* _O que se pede_: Retorne, sem qualquer alteração, a passagem do texto abaixo sobre o governo cibernético que começa nas palavras "que temem ou" e termina logo após "também, de governar.".

* _Trecho selecionado_:

::::::::::

O governo cibernético
O que
significa “governar” no paradigma cibernético, em que consistiria um governo
cibernético? O termo “Kubernesis”
significa “piloto” ou “regulador”. E justamente essa é a função do poder na HC:
pilotar no meio de superfícies em movimento, regular permanentemente fluxos em
circulação.
Governar,
assim, não seria tanto impor ou legislar, mas “coordenar racionalmente os
fluxos de informações e decisões que se produzem ‘espontaneamente’ no corpo
social”. Pensemos em Google, em Facebook, nos projetos de smart cities... Trata-se sempre de monitorar a realidade, de
recolher, processar e conectar dados, de dar acesso e fazer de cada usuário um
co-desenvolvedor, de buscar a cooperação público-privada, etc. Quanto mais
saibamos, mais capacidade de gestão em tempo real e mais capacidade de
antecipação teremos. Governar é se fazer predizível. Também, evidentemente, os
comportamentos desviados, os crimes.
Em três
sentidos, pelo menos, estamos diante de um tipo de poder diferente. Em primeiro
lugar, o governo cibernético não é vertical nem autoritário, ao menos em
primeira instância, porque assim perderia muita informação. Pelo contrário, é
um governo que sabe grudar nos territórios que administra, através de uma rede
de sensores ou captores inteligentes de informação (humanos ou máquinas). Não
governa como uma instância alheia e exterior, mas que produz na medida do
possível com os governados como fonte de feedback (“participa”, “fala”).
Em
segundo lugar, o governo cibernético não é um governo sedentário ou estático, mas
“uma dinâmica de auto-organização”. Um tipo de ordem que não nega o caos, e sim
busca permanente o equilíbrio no desequilíbrio. Um governo capaz de seguimento
de fluxos, processos, devires, através de dispositivos nômades de rastreamento
e traçado (mais um bracelete eletrônico do que um cárcere). Um governo sempre “à
escuta”, através de sondagens, pesquisas e estudos.
Por
último, o governo cibernético não é um governo centralizado, mas mediador. Não só interconecta máquinas,
processos, informação, pessoas e capitais, mas que apaga as velhas fronteiras
da arquitetura liberal do poder (público-privado, etc) articulando esferas
heterogêneas: fragmentos de Estado, sociedade civil, movimentos sociais.
Lida em
nosso contexto particular, a distopia de Tiqqun produz um certo calafrio. Um
tal não pode deixar de pensar que “a nova política” é o agente histórico
destinado a acometer a passagem do velho ao novo capitalismo (cibernético) no
plano das instituições. Os “pilotos” da HC não podem ser “pessoas envelhecidas”
que temem ou desconhecem as redes, mas tem de ser “nativos digitais” que a
assumem como paradigma ou “imagem do mundo”: uma forma de ser, de fazer, de
pensar e, agora também, de governar.

::::::::::

* _Registros de dados_:
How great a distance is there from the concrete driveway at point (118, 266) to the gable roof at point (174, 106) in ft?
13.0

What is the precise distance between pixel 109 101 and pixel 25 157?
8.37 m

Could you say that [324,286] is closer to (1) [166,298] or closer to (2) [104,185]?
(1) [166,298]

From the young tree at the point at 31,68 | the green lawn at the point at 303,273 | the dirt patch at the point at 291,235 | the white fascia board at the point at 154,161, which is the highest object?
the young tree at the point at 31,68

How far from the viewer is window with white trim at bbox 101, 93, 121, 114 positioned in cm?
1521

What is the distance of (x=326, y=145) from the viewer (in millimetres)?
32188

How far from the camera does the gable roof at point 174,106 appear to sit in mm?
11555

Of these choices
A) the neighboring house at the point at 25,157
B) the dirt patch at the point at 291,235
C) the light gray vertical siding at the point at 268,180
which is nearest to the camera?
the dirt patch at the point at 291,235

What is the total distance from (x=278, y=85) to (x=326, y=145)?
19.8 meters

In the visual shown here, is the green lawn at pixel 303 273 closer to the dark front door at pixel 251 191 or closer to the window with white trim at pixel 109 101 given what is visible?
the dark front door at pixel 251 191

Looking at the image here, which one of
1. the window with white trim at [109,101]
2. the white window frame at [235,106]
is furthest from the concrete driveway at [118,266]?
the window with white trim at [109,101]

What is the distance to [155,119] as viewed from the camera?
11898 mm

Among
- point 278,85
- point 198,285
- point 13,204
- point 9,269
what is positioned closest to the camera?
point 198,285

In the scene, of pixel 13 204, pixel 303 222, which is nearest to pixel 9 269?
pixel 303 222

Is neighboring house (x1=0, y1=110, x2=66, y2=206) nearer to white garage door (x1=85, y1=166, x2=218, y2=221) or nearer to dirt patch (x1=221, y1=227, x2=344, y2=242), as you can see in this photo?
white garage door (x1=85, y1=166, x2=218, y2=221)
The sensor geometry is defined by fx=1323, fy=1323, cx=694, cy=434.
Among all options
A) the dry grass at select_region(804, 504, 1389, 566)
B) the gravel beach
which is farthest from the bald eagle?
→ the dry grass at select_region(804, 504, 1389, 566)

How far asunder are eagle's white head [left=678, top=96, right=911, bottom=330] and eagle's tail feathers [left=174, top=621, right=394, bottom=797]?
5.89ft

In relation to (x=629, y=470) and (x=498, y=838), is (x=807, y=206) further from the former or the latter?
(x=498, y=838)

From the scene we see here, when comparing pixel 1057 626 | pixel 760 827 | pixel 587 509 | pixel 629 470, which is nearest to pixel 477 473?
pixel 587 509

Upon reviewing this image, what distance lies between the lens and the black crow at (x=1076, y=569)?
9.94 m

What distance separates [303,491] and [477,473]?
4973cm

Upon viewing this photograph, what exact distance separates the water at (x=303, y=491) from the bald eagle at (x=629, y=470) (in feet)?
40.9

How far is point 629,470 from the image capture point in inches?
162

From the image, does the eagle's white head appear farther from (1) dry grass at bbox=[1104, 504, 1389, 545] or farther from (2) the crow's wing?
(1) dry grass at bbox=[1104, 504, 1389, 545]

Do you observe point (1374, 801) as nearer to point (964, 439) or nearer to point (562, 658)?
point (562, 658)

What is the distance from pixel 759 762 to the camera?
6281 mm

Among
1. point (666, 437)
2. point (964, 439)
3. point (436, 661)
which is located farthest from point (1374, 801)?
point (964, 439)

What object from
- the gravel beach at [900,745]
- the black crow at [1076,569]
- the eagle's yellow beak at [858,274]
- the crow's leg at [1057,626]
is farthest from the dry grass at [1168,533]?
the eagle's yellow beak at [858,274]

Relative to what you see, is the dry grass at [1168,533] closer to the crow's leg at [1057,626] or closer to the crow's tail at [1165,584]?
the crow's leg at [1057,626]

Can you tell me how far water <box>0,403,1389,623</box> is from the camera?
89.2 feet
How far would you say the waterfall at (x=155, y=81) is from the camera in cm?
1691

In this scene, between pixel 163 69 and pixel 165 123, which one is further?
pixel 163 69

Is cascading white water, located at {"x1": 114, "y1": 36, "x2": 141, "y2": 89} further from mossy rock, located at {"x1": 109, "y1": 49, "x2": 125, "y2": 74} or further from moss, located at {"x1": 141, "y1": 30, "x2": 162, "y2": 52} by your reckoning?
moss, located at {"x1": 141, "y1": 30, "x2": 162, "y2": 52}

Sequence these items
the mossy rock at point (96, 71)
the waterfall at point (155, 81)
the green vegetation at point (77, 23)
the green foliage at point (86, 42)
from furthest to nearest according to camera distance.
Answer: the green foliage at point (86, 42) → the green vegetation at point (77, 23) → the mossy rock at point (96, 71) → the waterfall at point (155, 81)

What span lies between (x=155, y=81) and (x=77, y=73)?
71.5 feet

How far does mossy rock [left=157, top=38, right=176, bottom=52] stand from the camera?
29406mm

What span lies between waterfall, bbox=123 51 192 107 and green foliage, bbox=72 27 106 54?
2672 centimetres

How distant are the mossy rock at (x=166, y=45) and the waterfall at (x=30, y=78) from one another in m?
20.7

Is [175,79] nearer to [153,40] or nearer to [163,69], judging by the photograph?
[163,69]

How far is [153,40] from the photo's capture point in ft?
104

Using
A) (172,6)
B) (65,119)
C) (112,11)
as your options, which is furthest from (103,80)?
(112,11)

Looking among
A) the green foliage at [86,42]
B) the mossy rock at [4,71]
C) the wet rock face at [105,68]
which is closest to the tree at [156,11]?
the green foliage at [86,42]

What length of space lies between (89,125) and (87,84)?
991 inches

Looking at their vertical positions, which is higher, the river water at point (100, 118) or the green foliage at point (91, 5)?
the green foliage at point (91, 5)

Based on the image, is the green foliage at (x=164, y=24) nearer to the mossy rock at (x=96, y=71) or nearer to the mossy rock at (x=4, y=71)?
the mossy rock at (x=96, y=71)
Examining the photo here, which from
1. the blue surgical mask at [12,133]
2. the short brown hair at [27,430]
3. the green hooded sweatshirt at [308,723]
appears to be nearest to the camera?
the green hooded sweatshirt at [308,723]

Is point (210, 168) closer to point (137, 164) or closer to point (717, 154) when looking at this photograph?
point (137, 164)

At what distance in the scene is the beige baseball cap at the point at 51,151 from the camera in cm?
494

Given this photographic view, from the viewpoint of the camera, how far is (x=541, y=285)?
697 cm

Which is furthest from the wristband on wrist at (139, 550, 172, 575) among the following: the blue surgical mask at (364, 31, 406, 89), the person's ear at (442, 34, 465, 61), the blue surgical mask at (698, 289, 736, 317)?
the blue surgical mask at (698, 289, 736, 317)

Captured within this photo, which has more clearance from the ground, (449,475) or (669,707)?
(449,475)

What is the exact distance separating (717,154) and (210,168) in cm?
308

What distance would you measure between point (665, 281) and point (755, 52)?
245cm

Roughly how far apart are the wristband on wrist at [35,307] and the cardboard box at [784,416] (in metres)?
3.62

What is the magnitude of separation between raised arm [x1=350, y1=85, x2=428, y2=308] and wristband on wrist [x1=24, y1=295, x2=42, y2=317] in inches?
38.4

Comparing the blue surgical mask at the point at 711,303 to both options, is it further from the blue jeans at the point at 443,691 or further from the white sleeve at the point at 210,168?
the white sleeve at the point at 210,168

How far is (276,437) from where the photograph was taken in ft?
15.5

::::::::::

* _Resolução_:
que temem ou desconhecem as redes, mas tem de ser “nativos digitais” que a
assumem como paradigma ou “imagem do mundo”: uma forma de ser, de fazer, de
pensar e, agora também, de governar.